3. Endet der Unternehmensvertrag vor Ablauf eines Geschäftsjahres, so ist das herrschende Unternehmen auch zum Ausgleich der Verluste verpflichtet, die bis zu diesem Stichtag während des Rumpfgeschäftsjahres entstanden sind.

 

Tatbestand

Die Parteien sind Konkursverwalter. Sie streiten darüber, ob der von dem Beklagten verwaltete Nachlaß des Dr. R. K. für vom Kläger geltend gemachte Geschäftsverluste der in Konkurs gefallenen G. GmbH zu haften hat. Dem liegt folgender Sachverhalt zugrunde:

Die G. GmbH war Komplementärin der G. GmbH & Co. KG, deren Konkursverwalter ebenfalls der Kläger ist. Kommanditisten der G. KG waren die Dr. K. & Co. KG und zwei Einzelkaufleute. Einziger persönlich haftender Gesellschafter der Dr. K. KG war Dr. R. K.. Dieser verstarb am 13. Juli 1974. Sein Ausscheiden aus der Gesellschaft wurde am 30. August 1974 in das Handelsregister eingetragen. In die Komplementärstellung des Dr. K. ist die Kommanditistin Dr. E. K. im Wege der Sonderrechtsnachfolge eingerückt.

Durch den Konkurs ihrer Hausbank geriet die Unternehmensgruppe des Dr. K. im Juni 1974 in einen Liquiditätsengpaß. Weil sich in der Folgezeit kein anderes Kreditinstitut fand, mußte die Dr. K. KG im Oktober 1974 die Eröffnung eines gerichtlichen Vergleichsverfahrens über ihr Vermögen beantragen. Dieses Verfahren endete am 2. Dezember 1974 mit der Eröffnung des Anschlußkonkursverfahrens.
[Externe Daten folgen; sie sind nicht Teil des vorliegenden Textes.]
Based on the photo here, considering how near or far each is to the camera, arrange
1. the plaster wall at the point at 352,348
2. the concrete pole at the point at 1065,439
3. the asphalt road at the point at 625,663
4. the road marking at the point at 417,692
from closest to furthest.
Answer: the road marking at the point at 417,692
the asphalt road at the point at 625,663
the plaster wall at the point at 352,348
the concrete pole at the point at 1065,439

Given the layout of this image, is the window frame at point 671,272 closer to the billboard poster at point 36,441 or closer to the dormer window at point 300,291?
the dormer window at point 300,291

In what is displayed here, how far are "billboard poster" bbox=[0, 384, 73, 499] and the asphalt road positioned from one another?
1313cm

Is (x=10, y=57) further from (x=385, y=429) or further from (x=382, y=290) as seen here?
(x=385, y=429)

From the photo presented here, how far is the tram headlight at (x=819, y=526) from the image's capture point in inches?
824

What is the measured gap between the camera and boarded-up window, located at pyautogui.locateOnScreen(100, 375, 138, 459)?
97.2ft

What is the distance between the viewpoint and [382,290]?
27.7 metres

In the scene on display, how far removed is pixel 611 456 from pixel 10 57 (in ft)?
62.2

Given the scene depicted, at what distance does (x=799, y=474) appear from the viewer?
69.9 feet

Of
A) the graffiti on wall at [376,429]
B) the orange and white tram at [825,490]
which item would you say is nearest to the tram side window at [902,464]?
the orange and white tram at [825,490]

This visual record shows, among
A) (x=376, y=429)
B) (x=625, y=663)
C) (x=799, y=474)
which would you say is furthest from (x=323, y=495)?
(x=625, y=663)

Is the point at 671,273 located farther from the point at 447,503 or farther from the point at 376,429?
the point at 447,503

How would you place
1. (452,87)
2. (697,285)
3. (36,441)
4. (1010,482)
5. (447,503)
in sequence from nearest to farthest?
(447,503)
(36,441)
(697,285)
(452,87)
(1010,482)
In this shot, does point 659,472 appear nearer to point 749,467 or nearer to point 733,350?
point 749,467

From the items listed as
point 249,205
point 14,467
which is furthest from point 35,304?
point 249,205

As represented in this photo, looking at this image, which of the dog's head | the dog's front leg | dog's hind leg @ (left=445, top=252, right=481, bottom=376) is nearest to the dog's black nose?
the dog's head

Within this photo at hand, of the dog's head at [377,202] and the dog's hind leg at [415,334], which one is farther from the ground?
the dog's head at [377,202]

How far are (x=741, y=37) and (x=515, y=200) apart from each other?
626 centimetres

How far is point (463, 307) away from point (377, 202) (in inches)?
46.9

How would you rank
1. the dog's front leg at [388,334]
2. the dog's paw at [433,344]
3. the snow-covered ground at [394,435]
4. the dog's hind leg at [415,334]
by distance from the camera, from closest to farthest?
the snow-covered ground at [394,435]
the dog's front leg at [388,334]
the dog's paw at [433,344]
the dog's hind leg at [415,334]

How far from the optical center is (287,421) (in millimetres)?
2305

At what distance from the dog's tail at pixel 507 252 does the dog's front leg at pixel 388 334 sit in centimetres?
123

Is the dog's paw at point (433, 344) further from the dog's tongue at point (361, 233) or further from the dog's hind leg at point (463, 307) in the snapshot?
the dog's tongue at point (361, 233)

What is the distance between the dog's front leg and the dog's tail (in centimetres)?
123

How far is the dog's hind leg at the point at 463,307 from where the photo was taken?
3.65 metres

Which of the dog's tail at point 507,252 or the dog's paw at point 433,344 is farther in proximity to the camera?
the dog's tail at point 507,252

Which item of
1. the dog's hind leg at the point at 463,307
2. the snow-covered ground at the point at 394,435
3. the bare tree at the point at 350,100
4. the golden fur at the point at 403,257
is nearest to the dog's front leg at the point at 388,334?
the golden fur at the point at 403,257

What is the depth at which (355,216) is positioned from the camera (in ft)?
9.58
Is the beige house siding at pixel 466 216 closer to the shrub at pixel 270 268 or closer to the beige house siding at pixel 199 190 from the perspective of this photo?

Zuvor war am 1. November 1974 über das Vermögen der G. GmbH & Co. KG das Anschlußkonkursverfahren eröffnet worden. Am 8. Juli 1976 fiel schließlich auch die G. GmbH in Konkurs.

Der Kläger steht auf dem Standpunkt, daß die Dr. K. KG – und damit die Erben des persönlich haftenden Dr. K. – den der G. GmbH als Komplementärin der G. KG in den Geschäftsjahren 1974 bis einschließlich 1977 entstandenen Geschäftsverlust ausgleichen müßten. Zur Begründung dieses Anspruchs beruft der Kläger sich auf einen Beherrschungs- und Ergebnisübernahmevertrag zwischen der Dr. K. KG und der G. GmbH vom 1. April 1963, nach dessen § 1 die Kommanditgesellschaft seit 1. Januar 1963 an der GmbH zu rd. 77% beteiligt war. In § 4 dieses Vertrages heißt es u.a.: „Das Betriebsergebnis der „G.GmbH” wird in voller Höhe von der „K. KG” übernommen. Der Gewinn der „G.GmbH” ist nach Ablauf des Geschäftsjahres an die „K. KG” abzuführen. Verluste der „G.GmbH” sind von der „K. KG” zu erstatten”. Nach einer Zusatzvereinbarung vom 5. Juni 1964 ist das Vertragsverhältnis aus steuerrechtlichen Gründen bis zum 31. Dezember 1999 unkündbar verlängert worden. Der Vertrag wurde von den Vertragsparteien über die Jahre hinweg durchgeführt.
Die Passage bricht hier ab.